Wednesday, April 21, 2010

Stoma Complications in Infants with NEC

Up to 50% of infants with NEC require surgical intervention, which generally consists of exploration of the abdomen, bowel resection, and stoma formation. The bowel used for formation of the stoma is frequently of marginal viability, and the infants are usually systemically ill during this emergent procedure.

Aguayo et al [Journal of Surgical Research (2009) 157(2):275-8] performed a retrospective study to assess the factors associated with an increased risk of stomal complications in infants undergoing operative intervention for NEC. The authors noted a 43% rate of stomal complications (5% retraction, 5% Skin excoriation, 8% prolapse, 7% necrosis, 15% stricture, 3% parastomal hernias). They also noted a significant increase in risk of complications with lower gestational age and lower preoperative weight.

Intestinal stomas, although potentially life saving, have a surprisingly high rate of complications. They should be created with meticulous technique in order to help decrease the risk of morbid complications and need for revision.

Wednesday, April 14, 2010

When is prophylaxis against infectious endocarditis indicated?



Infectious endocarditis (IE) occurs when nonbacterial thrombotic endocarditis (NBTE) becomes infected after an episode of transient bacteremia. NBTE results from platelet/fibrin deposition at areas of abnormal and turbulent blood flow. Any event that can cause transient bacteremia (eg. violation of the GI tract) can transform NBTE to IE.

The AHA recommendations for endocarditis prophylaxis were modified in 2007 [Circulation (2007);116:1736-54) in light of the understanding that most IE results from random episodes of bacteremia not related to specific procedures and the concern for the potential harmful effects of unwarranted antibiotic administration

Only patients with specific cardiac IE risk factors [table] should be considered for prophylactic antibiotic administration.

Recommendations for respiratory tract procedures:
Single pre-procedure antibiotic dose (Cefazolin/clindamycin/ceftriaxone or Vanco if MRSA suspected) for any procedure expected to violate (incision/biopsy) the mucosa or for procedures intended to treat an existing infection (drainage of empyema/abscess).

Recommendations for GI or GU tract procedures:
Single pre-procedure antibiotic dose effective against enterococci should be used, when indicated, since these are the only organisms likely to cause IE.
Prophylaxis is NOT indicated for diagnostic GI/GU procedures (endoscopy, cycstoscopy etc..).

When patients are receiving antibiotics for a GI/GU infection or to prevent wound infection, it is suggested that the antibiotics used include an agent effective against enterococci (PCN, ampicillin, piperacillin, or Vanco).

Recommendations for infected skin/skin structure/musculoskeletal tissue
Only staph and B-hemolytic strep are likely causes of IE in this situation.
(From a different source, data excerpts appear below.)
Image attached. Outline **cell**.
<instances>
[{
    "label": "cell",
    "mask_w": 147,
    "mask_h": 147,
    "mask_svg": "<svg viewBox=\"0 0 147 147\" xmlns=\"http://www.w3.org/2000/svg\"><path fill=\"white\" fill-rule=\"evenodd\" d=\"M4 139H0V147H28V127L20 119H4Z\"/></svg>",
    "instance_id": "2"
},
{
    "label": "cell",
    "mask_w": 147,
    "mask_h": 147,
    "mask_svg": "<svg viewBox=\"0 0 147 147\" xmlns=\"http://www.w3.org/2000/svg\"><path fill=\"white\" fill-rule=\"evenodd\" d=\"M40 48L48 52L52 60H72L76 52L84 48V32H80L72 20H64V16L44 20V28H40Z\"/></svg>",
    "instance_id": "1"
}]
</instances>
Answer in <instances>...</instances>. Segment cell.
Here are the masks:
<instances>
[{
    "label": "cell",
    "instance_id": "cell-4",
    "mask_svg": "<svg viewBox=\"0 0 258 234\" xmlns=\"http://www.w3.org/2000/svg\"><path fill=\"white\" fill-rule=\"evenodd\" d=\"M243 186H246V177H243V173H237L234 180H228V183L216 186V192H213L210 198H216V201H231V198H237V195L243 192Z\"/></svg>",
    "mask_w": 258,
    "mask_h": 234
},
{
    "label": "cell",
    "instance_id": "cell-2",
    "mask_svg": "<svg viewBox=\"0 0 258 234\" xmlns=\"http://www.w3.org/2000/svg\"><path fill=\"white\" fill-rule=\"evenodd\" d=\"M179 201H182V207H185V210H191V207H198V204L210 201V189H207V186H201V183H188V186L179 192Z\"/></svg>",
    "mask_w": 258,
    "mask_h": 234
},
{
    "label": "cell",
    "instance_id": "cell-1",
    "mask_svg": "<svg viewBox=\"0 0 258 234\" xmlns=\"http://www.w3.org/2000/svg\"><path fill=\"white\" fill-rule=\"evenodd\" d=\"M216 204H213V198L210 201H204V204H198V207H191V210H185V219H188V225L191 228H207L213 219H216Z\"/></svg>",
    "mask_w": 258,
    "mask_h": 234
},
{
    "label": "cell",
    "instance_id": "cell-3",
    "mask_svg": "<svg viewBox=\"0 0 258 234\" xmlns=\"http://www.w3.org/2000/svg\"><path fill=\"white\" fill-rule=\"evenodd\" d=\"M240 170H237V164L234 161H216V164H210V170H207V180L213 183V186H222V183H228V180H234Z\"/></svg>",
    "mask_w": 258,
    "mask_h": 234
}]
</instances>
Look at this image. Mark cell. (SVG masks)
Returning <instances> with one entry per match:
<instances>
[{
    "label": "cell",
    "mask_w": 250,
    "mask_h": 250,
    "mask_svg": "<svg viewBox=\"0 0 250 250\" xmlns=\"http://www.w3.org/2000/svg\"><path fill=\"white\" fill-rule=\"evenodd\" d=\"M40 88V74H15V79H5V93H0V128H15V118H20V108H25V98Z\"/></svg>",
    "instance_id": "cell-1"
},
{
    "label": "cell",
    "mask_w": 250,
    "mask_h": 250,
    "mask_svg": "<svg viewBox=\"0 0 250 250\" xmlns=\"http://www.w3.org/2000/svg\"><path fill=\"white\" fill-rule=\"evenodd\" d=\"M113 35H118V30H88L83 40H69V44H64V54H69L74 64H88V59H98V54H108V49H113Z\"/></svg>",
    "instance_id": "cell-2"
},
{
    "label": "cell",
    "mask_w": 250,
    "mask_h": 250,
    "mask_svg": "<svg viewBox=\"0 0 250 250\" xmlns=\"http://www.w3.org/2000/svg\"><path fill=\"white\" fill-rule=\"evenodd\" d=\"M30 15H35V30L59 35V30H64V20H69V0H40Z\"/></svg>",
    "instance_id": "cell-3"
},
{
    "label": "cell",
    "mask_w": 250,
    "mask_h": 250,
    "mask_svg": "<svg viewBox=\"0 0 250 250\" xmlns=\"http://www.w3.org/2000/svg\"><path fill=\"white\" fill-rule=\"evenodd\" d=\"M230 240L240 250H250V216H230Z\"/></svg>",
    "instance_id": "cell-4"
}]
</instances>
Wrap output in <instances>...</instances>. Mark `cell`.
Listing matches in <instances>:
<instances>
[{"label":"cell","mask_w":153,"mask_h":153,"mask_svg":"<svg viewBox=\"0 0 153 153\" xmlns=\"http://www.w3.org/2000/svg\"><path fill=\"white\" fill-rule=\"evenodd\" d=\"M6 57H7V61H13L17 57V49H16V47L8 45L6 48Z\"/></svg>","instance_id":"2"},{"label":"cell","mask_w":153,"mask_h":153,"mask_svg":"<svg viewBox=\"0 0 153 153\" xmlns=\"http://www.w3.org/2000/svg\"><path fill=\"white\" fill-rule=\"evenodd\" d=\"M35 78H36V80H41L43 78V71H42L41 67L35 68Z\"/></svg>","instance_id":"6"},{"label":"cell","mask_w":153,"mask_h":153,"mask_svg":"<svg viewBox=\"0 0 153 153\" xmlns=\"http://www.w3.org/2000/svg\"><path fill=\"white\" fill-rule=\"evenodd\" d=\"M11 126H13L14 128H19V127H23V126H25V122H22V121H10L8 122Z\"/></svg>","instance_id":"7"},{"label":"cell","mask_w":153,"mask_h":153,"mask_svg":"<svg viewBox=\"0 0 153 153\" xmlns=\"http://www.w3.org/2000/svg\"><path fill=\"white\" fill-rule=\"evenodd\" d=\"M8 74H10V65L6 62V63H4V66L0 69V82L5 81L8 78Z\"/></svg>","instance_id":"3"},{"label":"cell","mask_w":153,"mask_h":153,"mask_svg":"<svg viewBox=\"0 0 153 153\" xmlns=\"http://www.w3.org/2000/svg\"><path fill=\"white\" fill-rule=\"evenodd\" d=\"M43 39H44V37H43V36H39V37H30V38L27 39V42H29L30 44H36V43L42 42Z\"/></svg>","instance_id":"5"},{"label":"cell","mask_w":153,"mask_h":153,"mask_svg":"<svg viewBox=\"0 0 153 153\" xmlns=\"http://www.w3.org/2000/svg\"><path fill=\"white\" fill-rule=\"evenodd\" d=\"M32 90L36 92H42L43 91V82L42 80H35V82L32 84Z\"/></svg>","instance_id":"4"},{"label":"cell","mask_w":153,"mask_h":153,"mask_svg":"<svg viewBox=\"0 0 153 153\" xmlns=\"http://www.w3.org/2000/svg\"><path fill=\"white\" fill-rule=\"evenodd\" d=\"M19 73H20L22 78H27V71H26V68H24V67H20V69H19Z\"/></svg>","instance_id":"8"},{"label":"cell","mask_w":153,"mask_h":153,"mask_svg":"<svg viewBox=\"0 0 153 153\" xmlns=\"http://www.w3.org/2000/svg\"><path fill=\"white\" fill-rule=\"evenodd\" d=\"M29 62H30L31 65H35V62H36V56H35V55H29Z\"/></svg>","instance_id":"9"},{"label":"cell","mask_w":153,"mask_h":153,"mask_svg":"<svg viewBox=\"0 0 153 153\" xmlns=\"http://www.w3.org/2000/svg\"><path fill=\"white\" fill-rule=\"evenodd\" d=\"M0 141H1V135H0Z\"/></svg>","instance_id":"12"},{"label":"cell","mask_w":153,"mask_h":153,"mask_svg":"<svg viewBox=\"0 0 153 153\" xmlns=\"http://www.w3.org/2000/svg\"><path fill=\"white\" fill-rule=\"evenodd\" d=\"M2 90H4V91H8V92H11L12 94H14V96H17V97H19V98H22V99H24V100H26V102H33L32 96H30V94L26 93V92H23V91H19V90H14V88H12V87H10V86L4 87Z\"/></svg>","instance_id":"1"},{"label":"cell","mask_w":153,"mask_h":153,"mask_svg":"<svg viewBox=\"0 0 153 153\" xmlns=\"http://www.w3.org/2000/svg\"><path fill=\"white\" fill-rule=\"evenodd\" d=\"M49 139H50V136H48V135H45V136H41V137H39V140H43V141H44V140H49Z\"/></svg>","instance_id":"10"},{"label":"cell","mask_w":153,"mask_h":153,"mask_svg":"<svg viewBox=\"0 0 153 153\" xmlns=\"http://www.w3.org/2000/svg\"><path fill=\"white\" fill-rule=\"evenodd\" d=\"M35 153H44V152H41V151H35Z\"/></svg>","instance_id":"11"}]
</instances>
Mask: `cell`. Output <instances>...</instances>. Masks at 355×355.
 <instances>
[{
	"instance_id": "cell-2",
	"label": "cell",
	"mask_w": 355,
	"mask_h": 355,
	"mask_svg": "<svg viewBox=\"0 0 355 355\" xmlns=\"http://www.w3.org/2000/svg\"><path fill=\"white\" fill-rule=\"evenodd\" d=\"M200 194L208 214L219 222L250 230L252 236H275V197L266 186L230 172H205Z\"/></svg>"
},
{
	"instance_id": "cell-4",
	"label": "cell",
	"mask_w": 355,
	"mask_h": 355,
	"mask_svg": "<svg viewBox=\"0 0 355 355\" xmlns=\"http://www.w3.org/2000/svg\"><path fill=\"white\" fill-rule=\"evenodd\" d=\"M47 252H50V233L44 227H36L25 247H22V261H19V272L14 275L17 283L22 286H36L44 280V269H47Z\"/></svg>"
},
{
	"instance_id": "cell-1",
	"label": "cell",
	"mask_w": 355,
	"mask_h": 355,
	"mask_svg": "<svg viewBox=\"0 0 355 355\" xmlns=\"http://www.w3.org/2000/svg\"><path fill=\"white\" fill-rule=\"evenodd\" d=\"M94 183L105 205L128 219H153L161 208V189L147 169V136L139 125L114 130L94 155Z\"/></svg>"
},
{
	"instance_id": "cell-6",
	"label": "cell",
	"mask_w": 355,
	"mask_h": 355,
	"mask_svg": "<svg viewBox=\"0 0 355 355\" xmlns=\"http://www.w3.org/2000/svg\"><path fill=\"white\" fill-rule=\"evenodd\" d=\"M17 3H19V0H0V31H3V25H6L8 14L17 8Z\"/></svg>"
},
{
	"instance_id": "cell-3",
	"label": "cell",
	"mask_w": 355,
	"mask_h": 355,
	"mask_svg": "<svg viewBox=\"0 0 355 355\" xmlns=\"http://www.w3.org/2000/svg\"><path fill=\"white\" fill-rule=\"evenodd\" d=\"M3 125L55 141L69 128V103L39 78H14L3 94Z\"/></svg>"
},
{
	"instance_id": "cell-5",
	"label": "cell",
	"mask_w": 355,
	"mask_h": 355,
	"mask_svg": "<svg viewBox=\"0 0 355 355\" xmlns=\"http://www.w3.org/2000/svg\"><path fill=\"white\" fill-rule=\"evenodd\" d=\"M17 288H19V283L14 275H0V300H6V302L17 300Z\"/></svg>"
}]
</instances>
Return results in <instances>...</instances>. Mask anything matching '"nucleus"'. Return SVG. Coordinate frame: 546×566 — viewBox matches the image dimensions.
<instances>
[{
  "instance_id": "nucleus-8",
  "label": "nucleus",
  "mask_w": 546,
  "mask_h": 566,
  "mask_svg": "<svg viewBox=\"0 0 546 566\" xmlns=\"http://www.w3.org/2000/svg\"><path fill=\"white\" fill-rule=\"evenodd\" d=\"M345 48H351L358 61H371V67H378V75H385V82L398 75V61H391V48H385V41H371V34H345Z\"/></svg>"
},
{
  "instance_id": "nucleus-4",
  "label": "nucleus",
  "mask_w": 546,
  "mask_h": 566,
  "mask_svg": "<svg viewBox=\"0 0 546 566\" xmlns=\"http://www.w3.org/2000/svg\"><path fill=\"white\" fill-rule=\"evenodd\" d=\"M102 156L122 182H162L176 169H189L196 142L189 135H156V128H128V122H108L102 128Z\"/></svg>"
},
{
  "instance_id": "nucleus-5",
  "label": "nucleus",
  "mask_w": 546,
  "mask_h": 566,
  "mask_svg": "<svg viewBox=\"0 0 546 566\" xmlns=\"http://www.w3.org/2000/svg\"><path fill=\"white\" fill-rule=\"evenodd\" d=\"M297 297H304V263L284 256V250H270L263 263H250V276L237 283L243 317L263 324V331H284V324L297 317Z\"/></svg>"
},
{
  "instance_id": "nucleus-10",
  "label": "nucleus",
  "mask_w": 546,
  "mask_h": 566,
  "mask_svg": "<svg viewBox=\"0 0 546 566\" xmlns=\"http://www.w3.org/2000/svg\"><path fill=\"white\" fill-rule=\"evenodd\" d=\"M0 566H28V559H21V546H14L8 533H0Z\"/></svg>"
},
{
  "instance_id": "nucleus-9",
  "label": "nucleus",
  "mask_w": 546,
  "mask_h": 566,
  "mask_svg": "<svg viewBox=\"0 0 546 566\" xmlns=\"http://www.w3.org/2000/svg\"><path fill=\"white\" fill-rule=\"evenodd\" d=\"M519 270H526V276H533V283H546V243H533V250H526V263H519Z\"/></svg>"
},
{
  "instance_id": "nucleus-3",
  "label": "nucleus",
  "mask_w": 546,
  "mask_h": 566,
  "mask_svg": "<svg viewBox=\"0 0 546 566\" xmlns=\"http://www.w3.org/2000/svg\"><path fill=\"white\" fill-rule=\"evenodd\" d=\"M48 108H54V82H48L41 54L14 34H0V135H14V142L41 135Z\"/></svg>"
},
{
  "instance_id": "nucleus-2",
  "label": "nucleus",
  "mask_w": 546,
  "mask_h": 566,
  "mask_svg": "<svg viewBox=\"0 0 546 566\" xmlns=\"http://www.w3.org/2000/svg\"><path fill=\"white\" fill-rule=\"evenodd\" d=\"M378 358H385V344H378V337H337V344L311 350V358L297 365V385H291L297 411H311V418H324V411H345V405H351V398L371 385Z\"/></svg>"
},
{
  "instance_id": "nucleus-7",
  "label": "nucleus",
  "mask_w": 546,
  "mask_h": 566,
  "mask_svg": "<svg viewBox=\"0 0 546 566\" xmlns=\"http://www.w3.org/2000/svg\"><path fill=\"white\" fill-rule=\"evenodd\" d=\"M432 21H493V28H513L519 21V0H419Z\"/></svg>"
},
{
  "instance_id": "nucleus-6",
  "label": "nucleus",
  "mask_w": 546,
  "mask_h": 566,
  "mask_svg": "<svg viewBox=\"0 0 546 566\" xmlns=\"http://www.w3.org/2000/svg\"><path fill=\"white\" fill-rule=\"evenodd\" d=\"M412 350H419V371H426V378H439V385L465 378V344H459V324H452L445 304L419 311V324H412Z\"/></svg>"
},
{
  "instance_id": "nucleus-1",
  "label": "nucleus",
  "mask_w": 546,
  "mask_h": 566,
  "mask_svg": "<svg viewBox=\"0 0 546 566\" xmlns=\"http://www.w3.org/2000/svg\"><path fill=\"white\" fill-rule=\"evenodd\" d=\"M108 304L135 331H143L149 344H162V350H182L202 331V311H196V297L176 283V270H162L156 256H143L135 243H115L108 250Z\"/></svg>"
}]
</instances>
Prudent to use antistaphylococcal agents.

Tuesday, April 13, 2010

Laparoscopic contralateral groin exploration: is it cost effective

The authors addressed the cost effectiveness of laparoscopic exploration of the contralateral groin in children undergoing inguinal hernia repairs. lap exploration identified a 10% (8/78) rate of contralateral patent processus vaginalis. Assuming all substantial PPV's (defined by the authors as those that could admit a scope, those whose distal aspect could not be visualized, and those that result in gas reaching the scrotum) eventually became hernias, the authors estimated the total cost of contralateral exploration/repair vs. repair when clinical hernias developed in the 8 patients with PPV to be $13,080 and $20,440, respectively. Thus they concluded that contralateral exploration and repair is a cost effective approach to inguinal hernias in children. This did not take into account the expense of the use of laparoscopic instruments.

Lee et al. Journal of Pediatric Surgery (2010);45:793-795

Tuesday, April 6, 2010

A picture is worth a "silk glove" sign?

How often do we make decisions to fix a hernia based on what the parents describe? have you ever ordered an u/s to check when you couldn't feel a hernia or a "silk glove"? How about just ask the parents to take a picture and email/text it to you to confirm?

A study by Kawaguchi et al (JPS 2009;44:2327-9) looked at 23 patients who underwent surgery based on history and a photograph sent by the parents showing the hernia. All patients underwent operative repair and were noted to have a hernia. two patients who's photographs were not consistent with an inguinal hernia were observed, and were not found to have hernias on follow up.

The use of digital photographs can potentially avoid unnecessary repeat office visits as well as wrong side surgery if the parents' description of a non palpable hernia is not correct.